Exercícios propostos:
• a. De acordo com o texto sobre o armamento da população, de quanto foi o aumento do número de registros de armas no Brasil apenas no primeiro semestre de 2020?
• b. Extraia literalmente do texto sobre o armamento da população o trecho que se inicia em "A cruzada contra" e prossegue até "têm origem legal.", inclusive.

== Texto fornecido

A obsessão por armar a população tem a mira torta da psicopatia. Na rumorosa reunião ministerial de 22 de abril o capitão levou novamente a mão ao coldre: “Um puta de um recado para esses bostas: estou armando o povo porque não quero uma ditadura, não dá para segurar mais. (…). Por isso que eu quero, ministro da Justiça e ministro da Defesa, que o povo se arme! Que é a garantia que não vai um filho da puta aparecer pra impor uma ditadura aqui!”, disse Bolsonaro a um aparvalhado Sérgio Moro, responsável pelo tiro de misericórdia contra o principal adversário do capitão quando era juiz. No mesmo encontro, Paulo Guedes plantou uma granada no bolso dos servidores.
A cruzada contra a vida não poderia redundar senão em estilhaços trágicos e mórbidos, agravando a pandemia. O número de registro de armas no Brasil explodiu. O aumento foi de 205% apenas no 1 semestre de 2020. O crescimento de homicídios no mesmo período foi de 7%. É inequívoca e histórica a curva do crescimento das mortes violentas atrelada ao aumento do número de armas em circulação. Perto de 40% das apreensões de armamentos em poder dos criminosos têm origem legal.
É pacífico que a posse de arma de fogo não protege quem a detém. Ao contrário, potencializa o risco. O cidadão de bem é sempre o surpreendido e não tem a perícia dos marginais. O próprio capitão Bolsonaro, que faz apologia do tema, foi assaltado no Rio de Janeiro. Dois ladrões roubaram uma motocicleta e uma pistola. “Mesmo armado me senti indefeso”, disse à época. Liberar o acesso às armas significa objetivamente franquear arsenais à milícia amiga, cuja legalização já foi advogada pelo capitão e o filho, Flávio Bolsonaro.
Há 15 anos, a sociedade foi consultada sobre proibir a venda de armas e munição. A tese foi rejeitada por 63, 94% dos eleitores contra 36,06% favoráveis à vedação. A campanha foi marcada pela desinformação e deturpada dolosamente como subtração de direitos. Foi também o primeiro disparo em massa de fake news. A distribuição de e-mails falsos levou pânico à sociedade. Um dos principais foi a fictícia comemoração de traficantes em um morro carioca, festejando que apenas eles teriam armas se a proibição fosse vencedora. Na contramão da morte, as pesquisas recentes continuam a calibrar a alta rejeição ao mascate das armas: Mais 70% se opõem às flexibilizações.
O método de armar a população é a artilharia característica dos regimes totalitários, que camuflam a belicosidade e o fascismo em estampidos que buscam silenciar os alicerces democráticos. Em 2006, Hugo Chávez, ex-presidente da Venezuela, falou ao povo, depois de comprar milhares de fuzis russos: “A Venezuela precisa ter 1 milhão de homens e mulheres bem equipados e bem armados. (…) Os gringos querem nos desarmar. Temos de defender nossa pátria”.
Outro ditador, executado depois de ser capturado fugindo nos últimos dias da guerra, foi o fascista Benito Mussolini, na Itália: “um povo armado é forte e livre”. A pregação foi durante um discurso para cem mil italianos feito na Sicília, segundo um jornal da época. Os franquistas também ruminavam o “viva la muerte”. Nada difere o capitão. Eis o que excreta Jair Bolsonaro: “Eu quero todo mundo armado. O povo armado jamais será escravizado”. O que ele ambiciona é um exército particular, comandado por milicianos, como Fabrício Queiroz. Tudo isso sob o silêncio pusilânime das forças armadas.
O pendor armamentista desses ditadores, antigos e recentes, todos fracassados, converge com o belicismo do capitão que ribomba discursos e éditos a fim reduzir o controle na venda e armas e cartuchos. Recentemente ele foi brindado com um souvenir que sintetiza sua índole mortuária e reúne suas predileções demoníacas: uma arma fake. Na pátria armada, em razão do absoluto vácuo programático e da completa obtusão, o capitão trocou os projetos pelos projéteis. Não descobriu a pólvora.

====
== Dados fornecidos

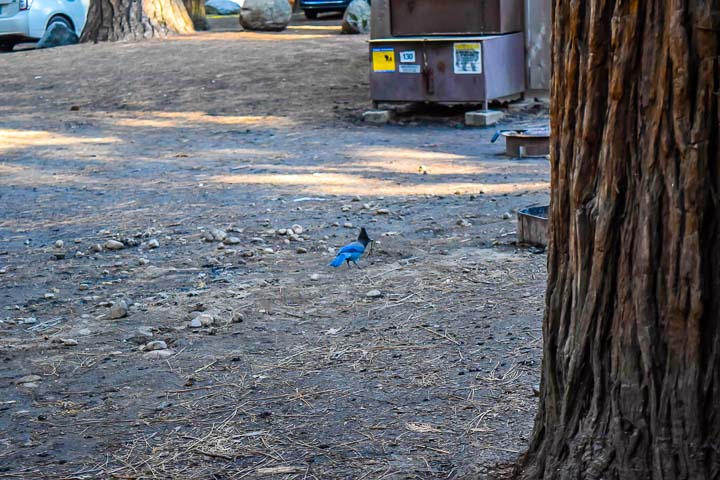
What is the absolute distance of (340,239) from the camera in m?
6.64

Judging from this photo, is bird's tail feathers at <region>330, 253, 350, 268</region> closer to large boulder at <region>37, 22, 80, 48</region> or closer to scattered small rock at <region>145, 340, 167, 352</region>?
scattered small rock at <region>145, 340, 167, 352</region>

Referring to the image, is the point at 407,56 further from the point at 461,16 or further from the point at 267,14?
the point at 267,14

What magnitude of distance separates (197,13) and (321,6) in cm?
401

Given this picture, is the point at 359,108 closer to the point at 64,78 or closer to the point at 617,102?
the point at 64,78

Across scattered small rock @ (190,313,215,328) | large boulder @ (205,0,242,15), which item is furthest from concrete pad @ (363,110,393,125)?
large boulder @ (205,0,242,15)

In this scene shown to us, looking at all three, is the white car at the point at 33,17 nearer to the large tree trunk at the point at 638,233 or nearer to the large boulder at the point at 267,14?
the large boulder at the point at 267,14

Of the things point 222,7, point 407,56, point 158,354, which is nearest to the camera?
point 158,354

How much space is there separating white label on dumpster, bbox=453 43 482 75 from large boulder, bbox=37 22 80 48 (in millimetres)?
11782

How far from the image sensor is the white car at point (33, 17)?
20.9 meters

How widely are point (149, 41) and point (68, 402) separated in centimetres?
1437

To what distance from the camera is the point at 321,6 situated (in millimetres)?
24344

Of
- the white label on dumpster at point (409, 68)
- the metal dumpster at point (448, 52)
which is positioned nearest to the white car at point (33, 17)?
the metal dumpster at point (448, 52)

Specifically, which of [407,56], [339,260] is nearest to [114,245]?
[339,260]

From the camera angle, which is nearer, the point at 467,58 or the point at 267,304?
the point at 267,304
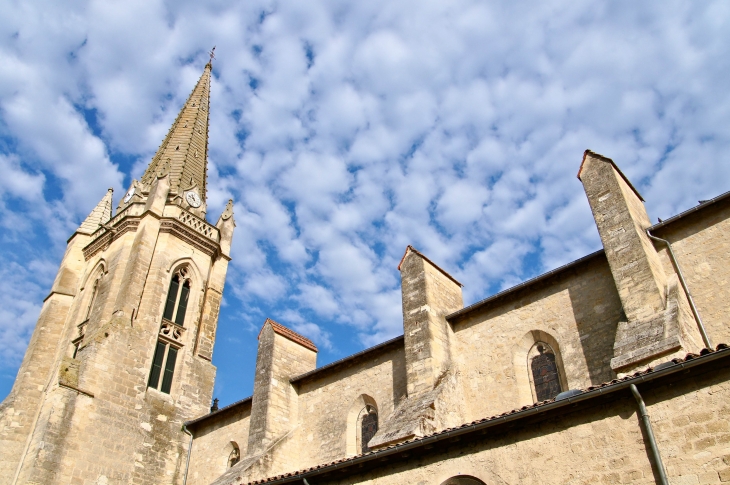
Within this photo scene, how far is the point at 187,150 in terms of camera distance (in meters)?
25.0

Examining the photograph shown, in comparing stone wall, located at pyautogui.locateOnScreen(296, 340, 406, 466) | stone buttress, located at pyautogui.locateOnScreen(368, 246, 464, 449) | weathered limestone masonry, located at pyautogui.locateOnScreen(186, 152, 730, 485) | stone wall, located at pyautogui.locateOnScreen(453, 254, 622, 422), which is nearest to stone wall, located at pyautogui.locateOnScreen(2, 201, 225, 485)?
weathered limestone masonry, located at pyautogui.locateOnScreen(186, 152, 730, 485)

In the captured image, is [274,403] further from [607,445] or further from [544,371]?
[607,445]

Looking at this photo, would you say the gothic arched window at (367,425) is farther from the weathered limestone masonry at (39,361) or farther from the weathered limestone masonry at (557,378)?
the weathered limestone masonry at (39,361)

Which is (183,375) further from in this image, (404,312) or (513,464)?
(513,464)

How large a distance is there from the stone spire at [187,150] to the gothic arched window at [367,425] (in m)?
12.8

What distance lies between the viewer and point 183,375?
18344mm

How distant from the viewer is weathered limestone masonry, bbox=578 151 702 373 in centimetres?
794

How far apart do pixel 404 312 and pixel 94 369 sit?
9.25 m

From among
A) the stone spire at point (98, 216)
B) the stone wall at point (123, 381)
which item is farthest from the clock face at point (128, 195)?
the stone wall at point (123, 381)

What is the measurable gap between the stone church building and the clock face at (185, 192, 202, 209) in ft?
0.37

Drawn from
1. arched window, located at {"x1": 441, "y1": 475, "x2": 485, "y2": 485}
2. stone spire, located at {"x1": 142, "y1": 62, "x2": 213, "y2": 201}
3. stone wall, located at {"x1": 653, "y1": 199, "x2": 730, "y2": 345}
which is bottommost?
arched window, located at {"x1": 441, "y1": 475, "x2": 485, "y2": 485}

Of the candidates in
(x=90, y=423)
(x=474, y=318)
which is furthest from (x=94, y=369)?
(x=474, y=318)

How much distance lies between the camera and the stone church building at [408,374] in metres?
6.61

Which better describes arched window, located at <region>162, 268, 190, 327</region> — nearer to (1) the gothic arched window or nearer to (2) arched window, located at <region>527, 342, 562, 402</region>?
(1) the gothic arched window
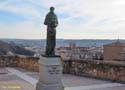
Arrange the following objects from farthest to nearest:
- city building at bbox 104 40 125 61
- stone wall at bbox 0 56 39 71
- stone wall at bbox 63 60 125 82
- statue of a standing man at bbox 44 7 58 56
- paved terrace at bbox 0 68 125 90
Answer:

====

Lista de respostas:
• a. 205%.

• b.
A cruzada contra a vida não poderia redundar senão em estilhaços trágicos e mórbidos, agravando a pandemia. O número de registro de armas no Brasil explodiu. O aumento foi de 205% apenas no 1 semestre de 2020. O crescimento de homicídios no mesmo período foi de 7%. É inequívoca e histórica a curva do crescimento das mortes violentas atrelada ao aumento do número de armas em circulação. Perto de 40% das apreensões de armamentos em poder dos criminosos têm origem legal.